The process of applying for scholarships depends largely on the individual school and the type of scholarship being offered. Information about the application process will usually be available on the school’s website and, particularly for scholarships based on academic merit, may involve a combination of testing, an interview with a panel of assessors, and results and references supplied by the child’s current school. Other types of scholarships, such as those providing opportunities based on financial need, may require parents to provide evidence of income such as tax records. For non-academic scholarships, including those awarded for sporting, artistic or general excellence, an audition or folio of work is usually required.

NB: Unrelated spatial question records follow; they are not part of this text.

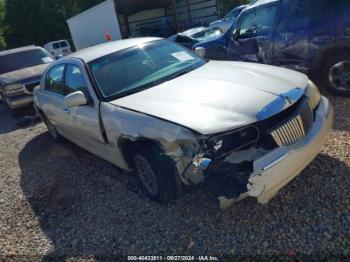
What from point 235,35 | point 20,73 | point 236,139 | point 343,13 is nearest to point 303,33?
point 343,13

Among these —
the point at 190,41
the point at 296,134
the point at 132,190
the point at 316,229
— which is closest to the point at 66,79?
the point at 132,190

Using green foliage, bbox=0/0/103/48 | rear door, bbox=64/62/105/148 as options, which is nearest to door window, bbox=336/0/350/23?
rear door, bbox=64/62/105/148

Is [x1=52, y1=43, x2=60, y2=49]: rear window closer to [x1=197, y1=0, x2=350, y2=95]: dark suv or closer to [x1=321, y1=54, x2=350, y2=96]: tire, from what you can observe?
[x1=197, y1=0, x2=350, y2=95]: dark suv

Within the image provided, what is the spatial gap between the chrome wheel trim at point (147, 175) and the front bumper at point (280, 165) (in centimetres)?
108

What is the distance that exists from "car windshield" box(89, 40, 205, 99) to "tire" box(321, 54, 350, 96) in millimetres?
2045

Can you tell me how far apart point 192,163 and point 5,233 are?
2.50 meters

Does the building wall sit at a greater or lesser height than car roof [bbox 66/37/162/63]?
lesser

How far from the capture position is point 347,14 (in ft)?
15.7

ACER is responsible for setting many of the annual academic scholarship tests used across Australian schools in order to assist them to rank potential applicants academically. A new exam is set every year and Deidre Jackson confirms that it is very difficult to ‘coach’ to the tests. “Parents can be reassured that it’s a reliable and fair process,” says Jackson. “The tests rely more on the ability of candidates to infer and apply knowledge than any curriculum-based learning, although some familiarity with the types of questions present in the test and some understanding of how to manage time in a high-stakes examination environment can be helpful. We make sample booklets and online tests available for this reason, but we are testing for the types of skills that are developed over time, rather than those that can be learnt in a crash course. She adds that the testing process is designed to be difficult, “so it should be stressed to children that not winning a scholarship doesn’t mean that the child hasn’t done well”.

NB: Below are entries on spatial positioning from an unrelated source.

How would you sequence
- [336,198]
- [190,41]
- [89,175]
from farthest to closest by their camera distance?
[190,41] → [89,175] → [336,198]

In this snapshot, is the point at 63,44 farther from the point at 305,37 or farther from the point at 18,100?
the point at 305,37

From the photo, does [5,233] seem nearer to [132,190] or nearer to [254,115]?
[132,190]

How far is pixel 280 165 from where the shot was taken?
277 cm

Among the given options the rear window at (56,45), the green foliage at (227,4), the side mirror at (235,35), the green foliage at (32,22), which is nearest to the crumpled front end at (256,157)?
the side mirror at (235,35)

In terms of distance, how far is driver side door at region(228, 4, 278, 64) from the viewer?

The process is just at the beginning for Rachael and her daughter. She paid an application fee of about $100 after attending the school’s open day late last year. The exam for 10-year-old India was about four hours long, and involved an interview with the school’s principal. “During the interview, the principal tried to get an idea whether this was something she was ready to do – they didn’t want to accept a child who was not ready to move schools. She was asked what she liked about the school; they wanted the school and the child to be a good fit.”

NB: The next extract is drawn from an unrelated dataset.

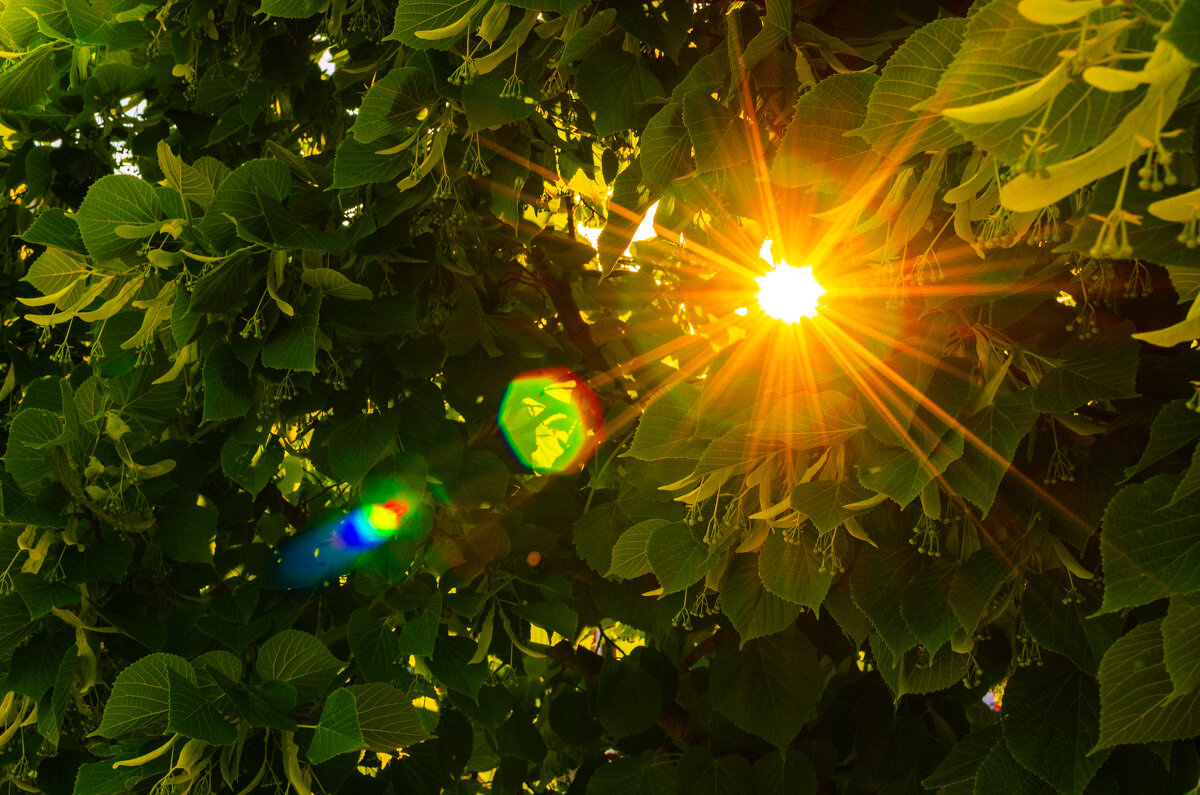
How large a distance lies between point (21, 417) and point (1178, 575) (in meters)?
2.27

The wonderful thing about the tradition of scholarships is that they often tend to have enduring effects. There’s a common thread in the stories of past scholarship winners who have made a success of their lives, and who have a desire to give back to the tradition that gave them a head start. School websites are full of stories of past winners who have given bequests and set up new scholarships in the knowledge that others will benefit from their success. Cathy Freeman’s story is among these. Today, she is busy giving back with the foundation she has set up in her name, which, among other projects, helps to provide scholarship opportunities for Indigenous children from Palm Island in Queensland. “For them, it may very well be that once-in-a-lifetime opportunity, the springboard to bigger and better things in the future, just as my scholarships were for me,” Freeman says.
With some luck and lots of hard work, there may just be another Cathy Freeman among those scholarship winners.